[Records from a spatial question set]
** START **

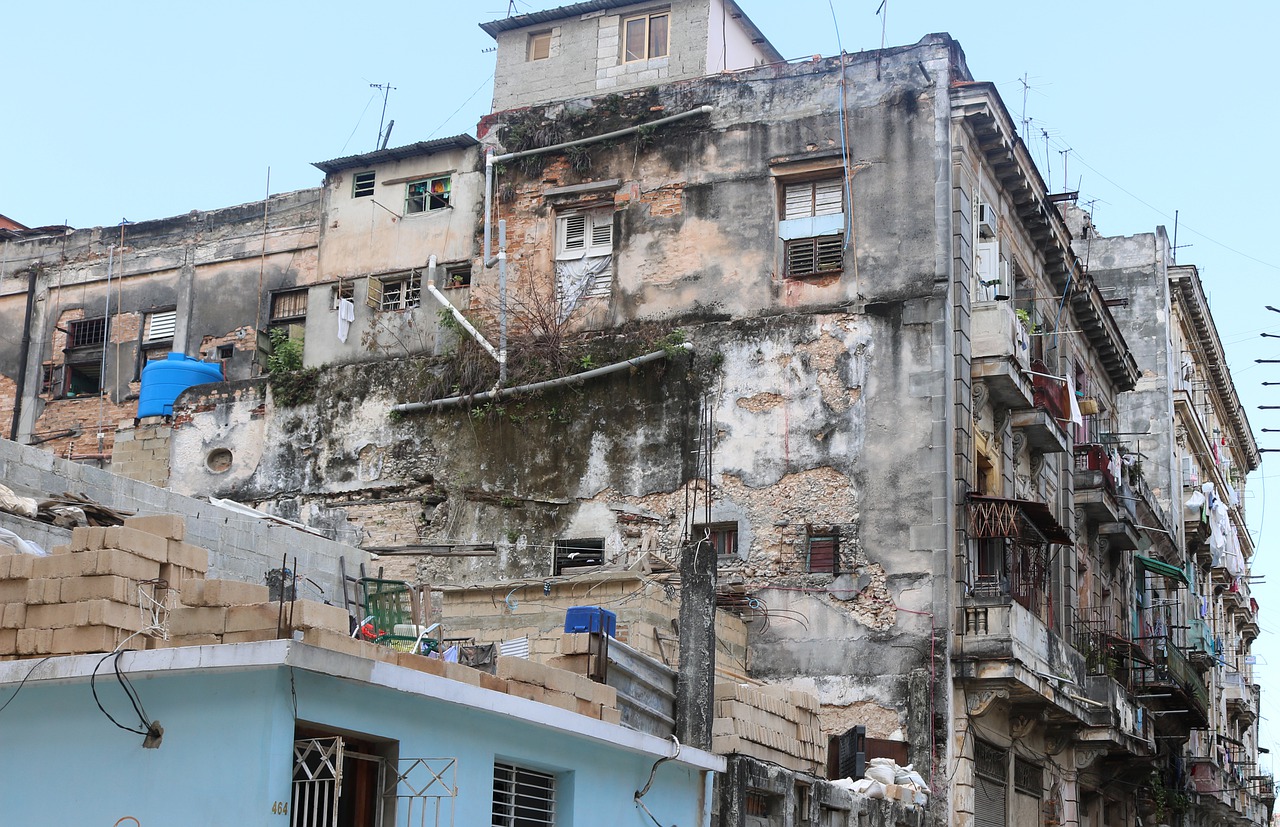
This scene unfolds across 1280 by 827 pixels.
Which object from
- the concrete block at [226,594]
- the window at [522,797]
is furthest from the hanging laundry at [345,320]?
the concrete block at [226,594]

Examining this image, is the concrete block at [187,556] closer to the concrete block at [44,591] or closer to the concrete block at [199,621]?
the concrete block at [44,591]

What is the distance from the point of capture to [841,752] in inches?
690

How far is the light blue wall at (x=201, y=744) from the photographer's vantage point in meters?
9.53

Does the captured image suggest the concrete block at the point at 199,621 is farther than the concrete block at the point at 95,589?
No

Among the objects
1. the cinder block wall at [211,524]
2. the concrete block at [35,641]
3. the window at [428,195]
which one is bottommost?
the concrete block at [35,641]

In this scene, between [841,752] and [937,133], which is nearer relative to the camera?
[841,752]

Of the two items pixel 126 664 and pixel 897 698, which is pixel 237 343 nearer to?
pixel 897 698

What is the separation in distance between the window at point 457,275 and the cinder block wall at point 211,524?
5371mm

** END **

__To be done__
Please copy out the listing above word for word, leaving the pictures out of your answer.

__Exercise response__
This scene unfolds across 1280 by 827 pixels.
Which object from
- the concrete block at [226,594]
- the window at [522,797]
is furthest from the hanging laundry at [345,320]?
the concrete block at [226,594]

Examining this image, is the concrete block at [187,556] closer to the concrete block at [44,591] or closer to the concrete block at [199,621]?
the concrete block at [44,591]

What is the distance from the point of capture to [841,752] in inches?
690

How far is the light blue wall at (x=201, y=744) from the photographer's vantage point in meters?
9.53

Does the captured image suggest the concrete block at the point at 199,621 is farther than the concrete block at the point at 95,589?
No

Among the objects
1. the cinder block wall at [211,524]
2. the concrete block at [35,641]
3. the window at [428,195]
which one is bottommost?
the concrete block at [35,641]

In this scene, between [841,752] and [937,133], which is nearer relative to the camera?
[841,752]

Of the two items pixel 126 664 and pixel 897 698, which is pixel 237 343 nearer to?
pixel 897 698

What is the separation in distance between the window at point 457,275 and the cinder block wall at point 211,524?
5371mm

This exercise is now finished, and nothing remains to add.